Fortress' products were also selected because they had an advantage over those that use virtual private network (VPN) technology. Such products build secure tunnels inside the network over which they operate, and require network nodes to alert other nodes of their IP address and other relevant information. The shortcoming with that approach, Johnson explained, is that it doesn't work very well in a highly mobile environment. "You set the VPN up, and tell each VPN device on your network where all the other ones are, and that works until things change. In an environment with soldiers on the battlefield, that becomes very cumbersome."

With AirFortress, each gateway and client share an Access ID that creates a closed architecture in which gateways and clients only pass encrypted traffic between AirFortress devices, giving more flexibility for roaming than the VPN approach.

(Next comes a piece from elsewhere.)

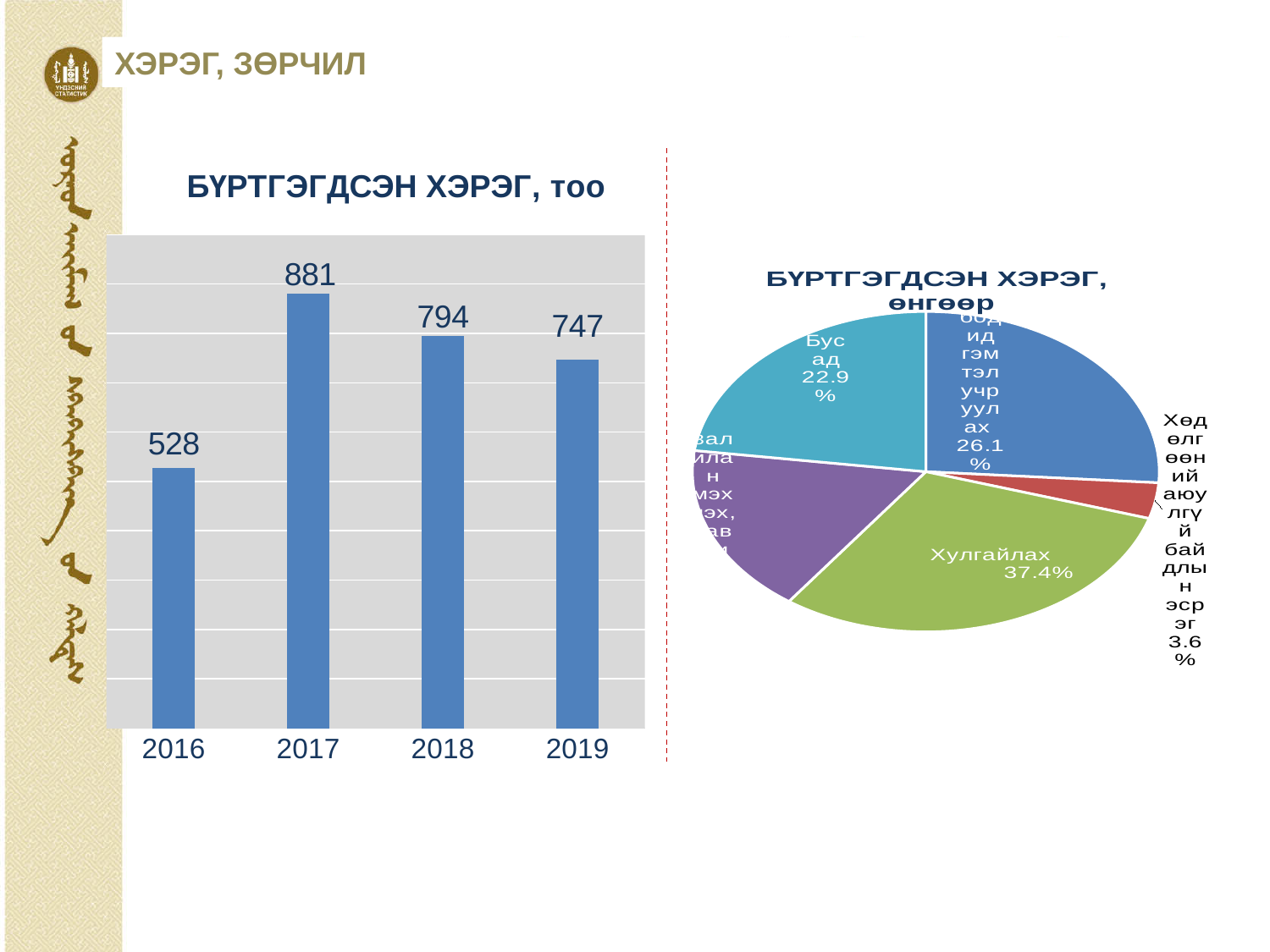
In the pie chart titled 'БҮРТГЭГДСЭН ХЭРЭГ, өнгөөр', what share does 'Хулгайлах' have? 37.4% In the bar chart titled 'БҮРТГЭГДСЭН ХЭРЭГ, тоо', what is the value for 2016? 528 In the bar chart titled 'БҮРТГЭГДСЭН ХЭРЭГ, тоо', how many years are shown? 4 In the bar chart titled 'БҮРТГЭГДСЭН ХЭРЭГ, тоо', what is the difference between the values for 2017 and 2016? 353 In the bar chart titled 'БҮРТГЭГДСЭН ХЭРЭГ, тоо', do the values rise or fall from 2017 to 2019? fall In the bar chart titled 'БҮРТГЭГДСЭН ХЭРЭГ, тоо', which year has the highest value? 2017 In the bar chart titled 'БҮРТГЭГДСЭН ХЭРЭГ, тоо', what is the value for 2017? 881 In the bar chart titled 'БҮРТГЭГДСЭН ХЭРЭГ, тоо', what is the value for 2019? 747 What kind of chart is the chart on the left of the slide? bar chart In the bar chart titled 'БҮРТГЭГДСЭН ХЭРЭГ, тоо', which is larger, the value for 2018 or the value for 2019? 2018 In the pie chart titled 'БҮРТГЭГДСЭН ХЭРЭГ, өнгөөр', what share does 'Бусад' have? 22.9% In the bar chart titled 'БҮРТГЭГДСЭН ХЭРЭГ, тоо', which year has the lowest value? 2016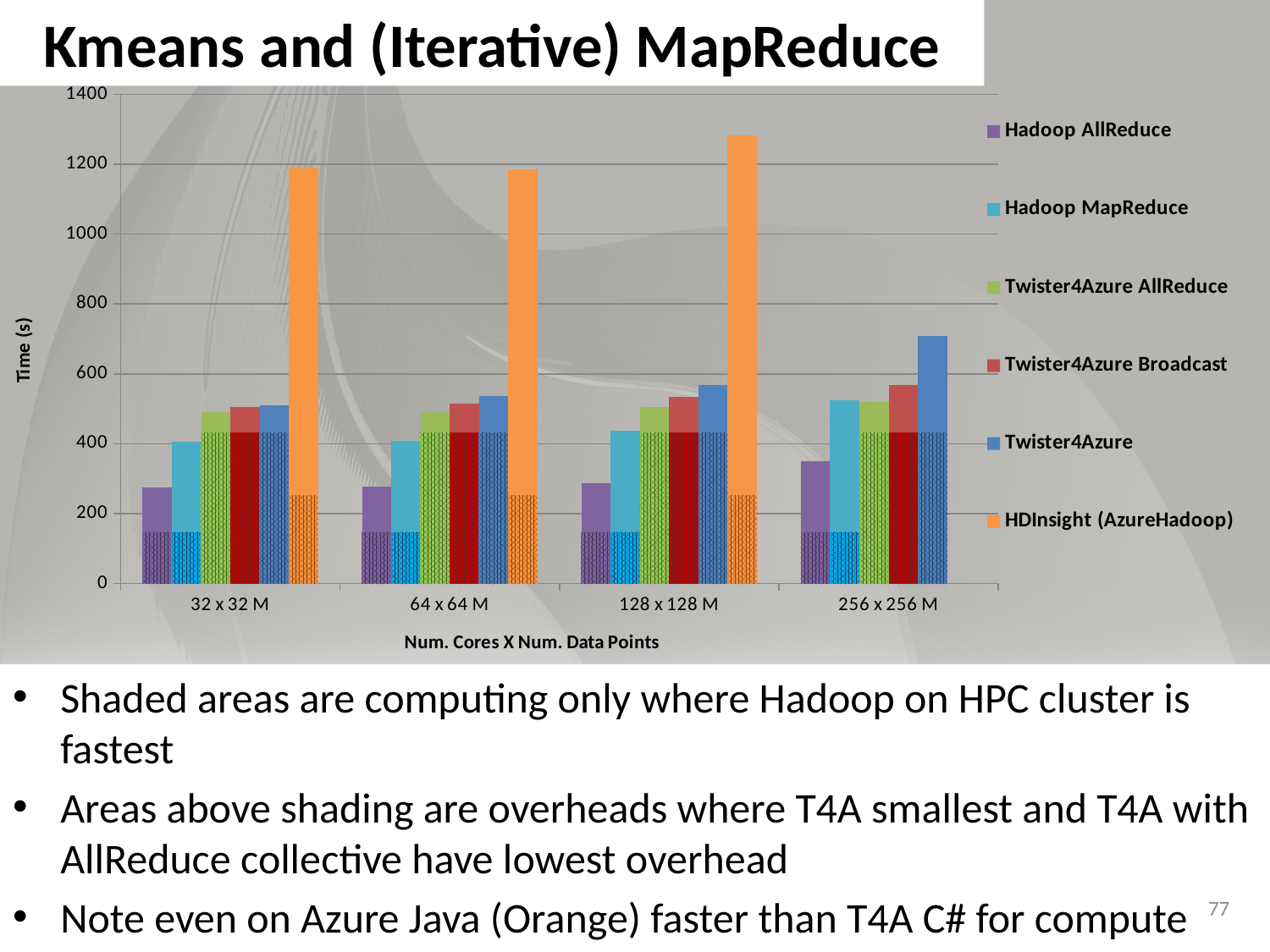
What kind of chart is shown on the slide? bar chart What is the title of the y axis? Time (s) Is the value for Hadoop AllReduce at 32 x 32 M greater or less than 400? less How many categories are shown on the x axis? 4 Which series has the lowest value for 256 x 256 M? Hadoop AllReduce At 256 x 256 M, which is larger: Twister4Azure or Hadoop MapReduce? Twister4Azure How many series does the legend list? 6 Do the Twister4Azure values rise or fall from 32 x 32 M to 256 x 256 M? rise Which series has the highest value for 32 x 32 M? HDInsight (AzureHadoop) Is the value for Twister4Azure at 256 x 256 M greater or less than 600? greater Which category has the highest HDInsight (AzureHadoop) bar? 128 x 128 M Is the value for HDInsight (AzureHadoop) at 128 x 128 M greater or less than 1200? greater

The Army's introduction of new WLAN security requirements delayed the rollout of some WLAN equipment. Johnson said PEO EIS had planned to double its WLAN systems to 4,000 this year, but has had to delay 2,000 new purchases in order to buy the AirFortress security system. He declined to cite the Army's overall investment in the wireless and security technology. AirFortress gateways start at $1,995.

Once it's operational -- and the plan is to begin CAISI wireless deployment in the next 60 days at the Fort Bragg, N.C., Army base -- Johnson said he expects PEO EIS will use triple DES encryption on the AirFortress product, with 168-bit keys. AirFortress offers multiple encryption options. That encryption will supplement the encryption that's available in the wireless LAN radios.

The total CAISI deployment, which will involve 11,000 wireless clients, will take about four years and involve Cisco Systems and other off-the-shelf wireless equipment, Johnson said.

Meantime, Johnson thinks the Army has put in place a secure method of providing last-mile connectivity in its supply chain.